__PROBLEM TO WORK ON__.
Please return each entry that follows exactly as given, but without pictures.

Stored data:
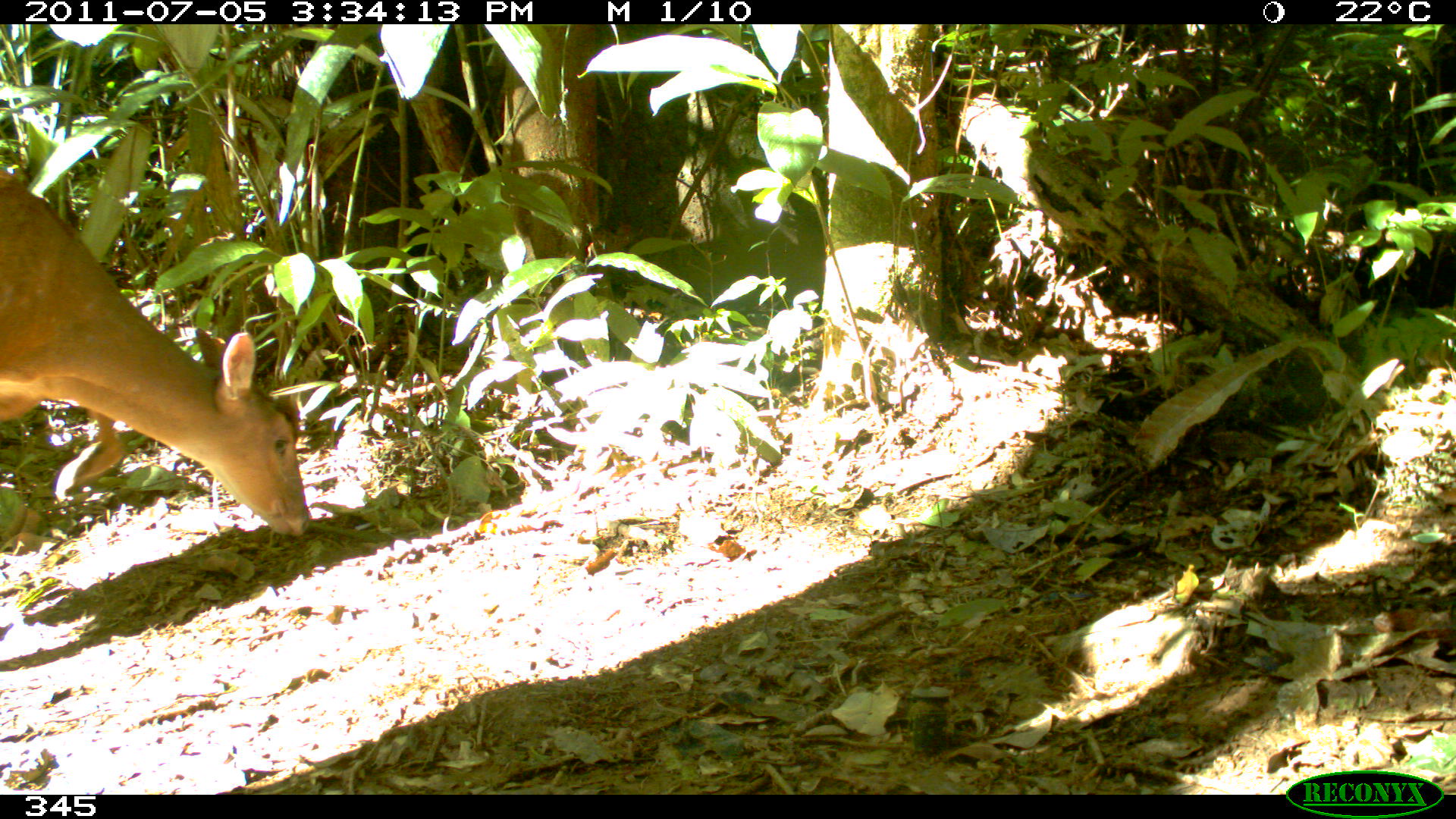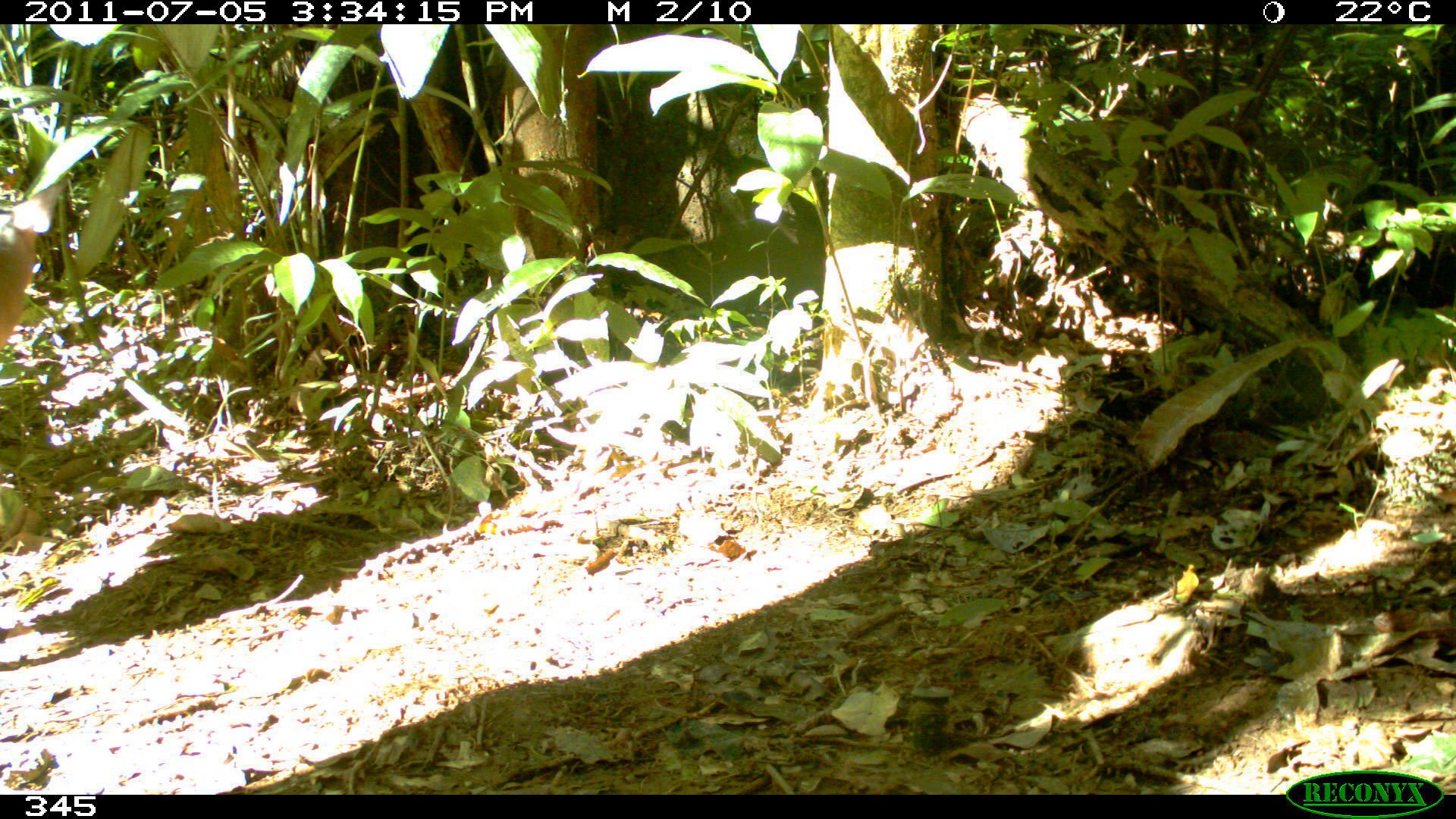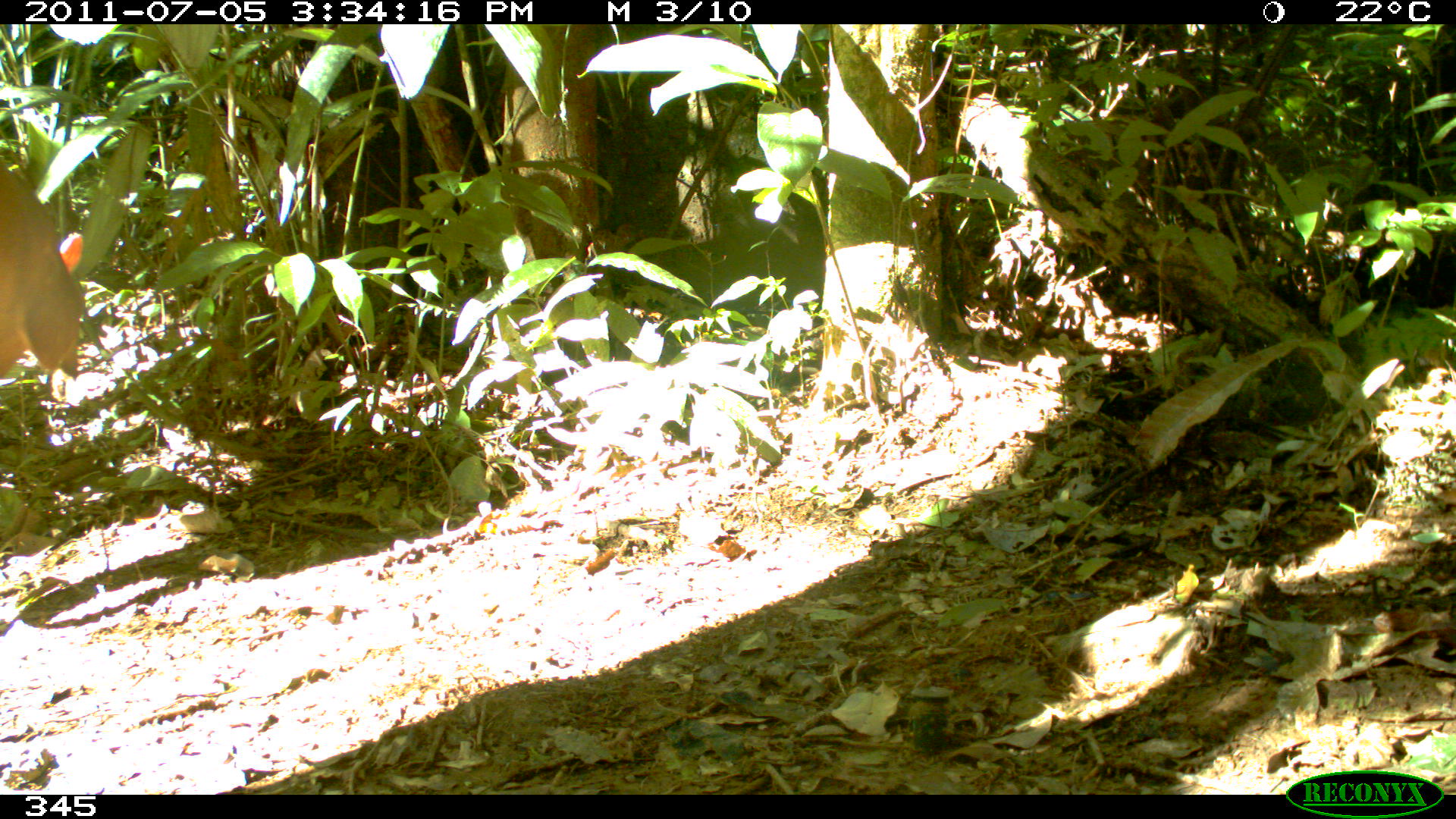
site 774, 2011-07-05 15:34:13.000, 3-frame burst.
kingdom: Animalia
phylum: Chordata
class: Mammalia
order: Artiodactyla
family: Cervidae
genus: Mazama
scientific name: Mazama americana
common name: red brocket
Mazama americana (red brocket).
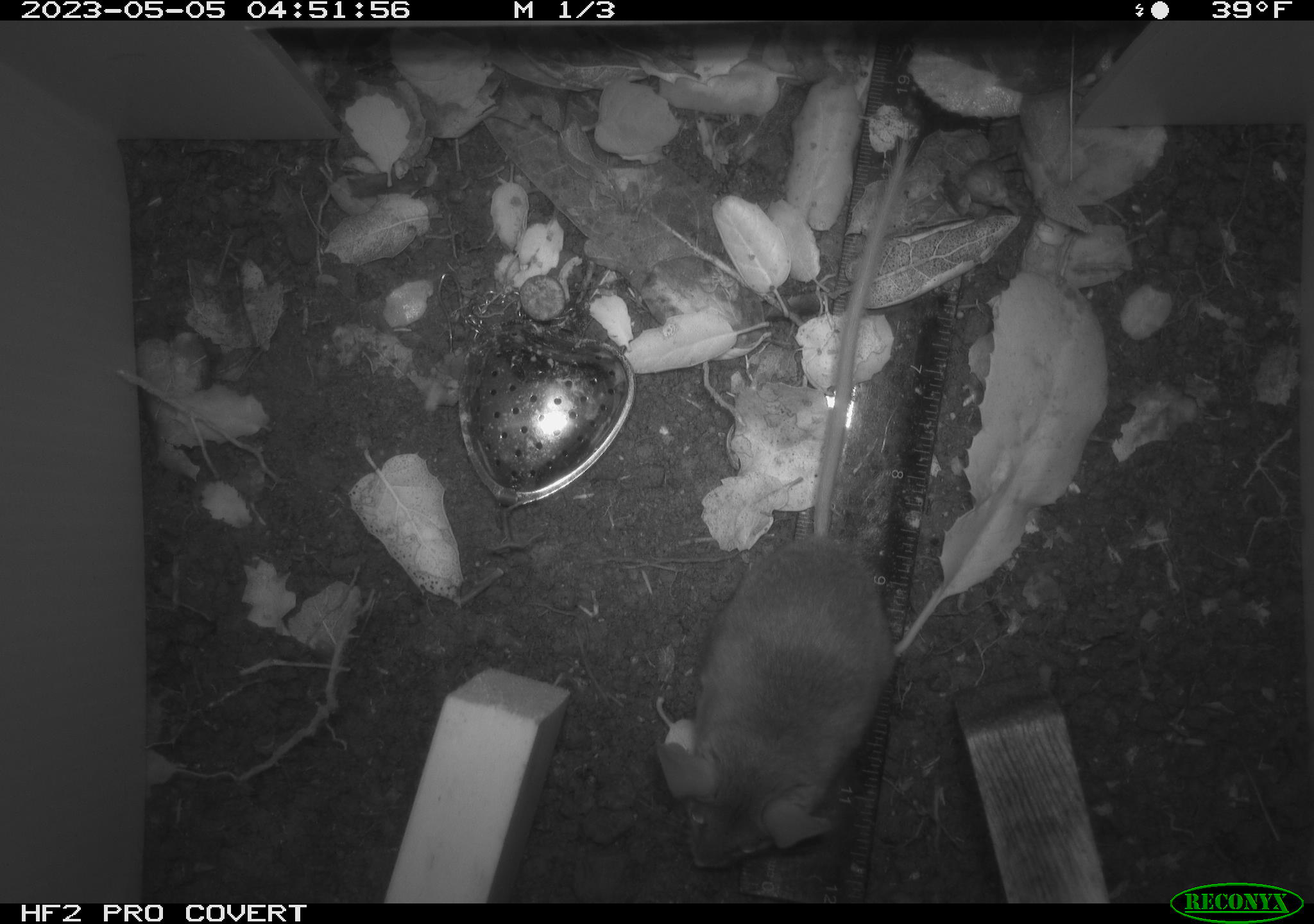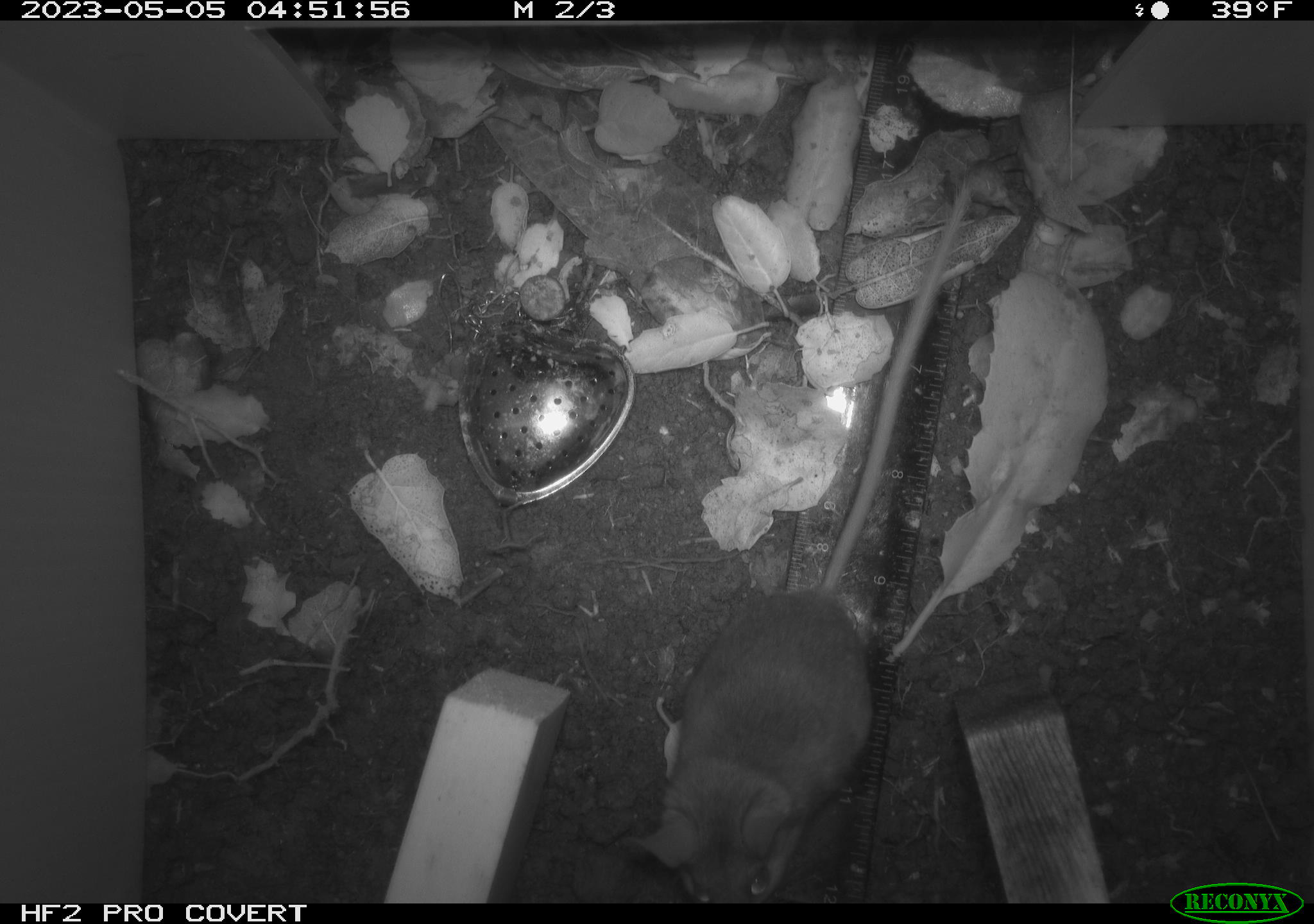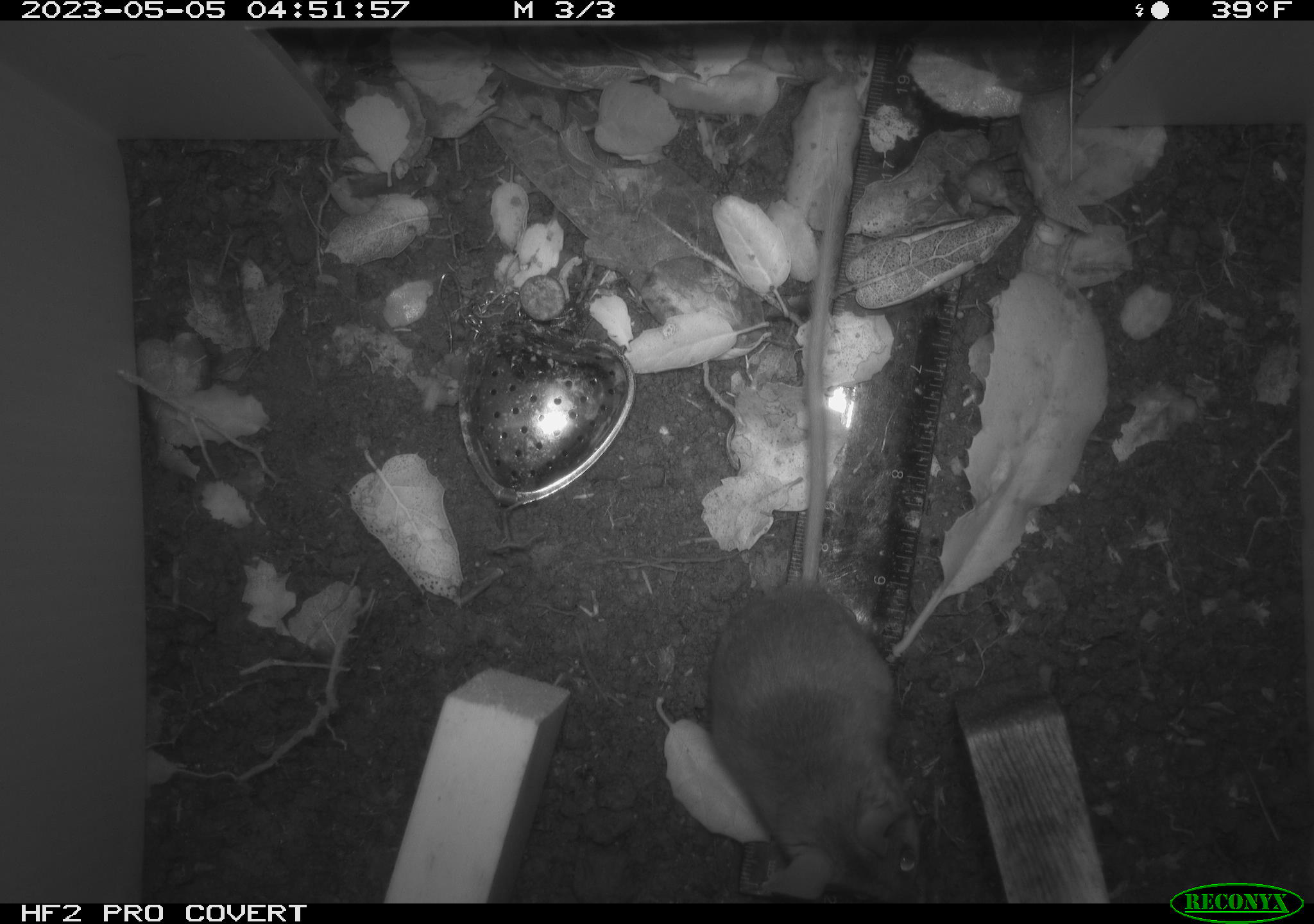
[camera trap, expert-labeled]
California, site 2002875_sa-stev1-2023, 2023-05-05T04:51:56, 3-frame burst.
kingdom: Animalia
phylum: Chordata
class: Mammalia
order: Rodentia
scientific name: Rodentia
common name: mouse species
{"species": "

__OUTPUT OF THE EXERCISE__.
site 774, 2011-07-05 15:34:13.000, 3-frame burst.
kingdom: Animalia
phylum: Chordata
class: Mammalia
order: Artiodactyla
family: Cervidae
genus: Mazama
scientific name: Mazama americana
common name: red brocket
Mazama americana (red brocket).
[camera trap, expert-labeled]
California, site 2002875_sa-stev1-2023, 2023-05-05T04:51:56, 3-frame burst.
kingdom: Animalia
phylum: Chordata
class: Mammalia
order: Rodentia
scientific name: Rodentia
common name: mouse species
{"species": "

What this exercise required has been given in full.